May 29, 20188 yr Author I'd have to open the box to find out what PSU i'm running but I think it was a thermaltake 800w. Here is the diag and screenshot of system specs from unraid info. mediaserver-smart-20180527-1617.zip
May 30, 20188 yr 53 minutes ago, AJ Ouellet said: I'd have to open the box to find out what PSU i'm running but I think it was a thermaltake 800w. Here is the diag and screenshot of system specs from unraid info. mediaserver-smart-20180527-1617.zip No, that is not the diagnostics. It is just SMART for a single disk. 21 hours ago, trurl said: Tools - Diagnostics, post complete zip
May 30, 20188 yr Author Not sure what I did before, was in a rush. This should have it all. mediaserver-diagnostics-20180529-2118.zip
May 30, 20188 yr 15 hours ago, pwm said: The CRC errors are normally not disk errors - they are caused by failed transfers between disk and controller and are quite often caused by the cable. And if you recently upgraded from some version before 6.4 it may be that you are just now noticing these because the new version is now monitoring them by default. They might be old connection issues that aren't even occurring now. You can acknowledge them and you won't get notified again unless they increase. I don't see any reason to replace any disks. None are disabled and no serious SMART issues. If it ain't broke don't fix it.
May 30, 20188 yr Author 1 hour ago, trurl said: And if you recently upgraded from some version before 6.4 it may be that you are just now noticing these because the new version is now monitoring them by default. They might be old connection issues that aren't even occurring now. You can acknowledge them and you won't get notified again unless they increase. I don't see any reason to replace any disks. None are disabled and no serious SMART issues. If it ain't broke don't fix it. Ok thanks. I'll acknowledge them and see if they come back. I have 1 more port so i'll be able to add another 4tb... Now to find a card to add a few more ports so I can use the rest of the drives.
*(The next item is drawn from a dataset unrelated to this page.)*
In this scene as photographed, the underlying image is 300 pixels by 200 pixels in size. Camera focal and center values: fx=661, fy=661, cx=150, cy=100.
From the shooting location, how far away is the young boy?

May 30, 20188 yr 5 hours ago, AJ Ouellet said: Ok thanks. I'll acknowledge them and see if they come back. I have 1 more port so i'll be able to add another 4tb... Now to find a card to add a few more ports so I can use the rest of the drives. I recommend only adding disks as needed to increase capacity. Adding disks just because you have them is only adding more points of failure. Even more so if you have to add a controller just to add the disks. I guess the counter-argument to that is your warranty clock is ticking, but you could just test them really well with preclear or something and then set them aside so they aren't accumulating power-on hours.
Archived
This topic is now archived and is closed to further replies.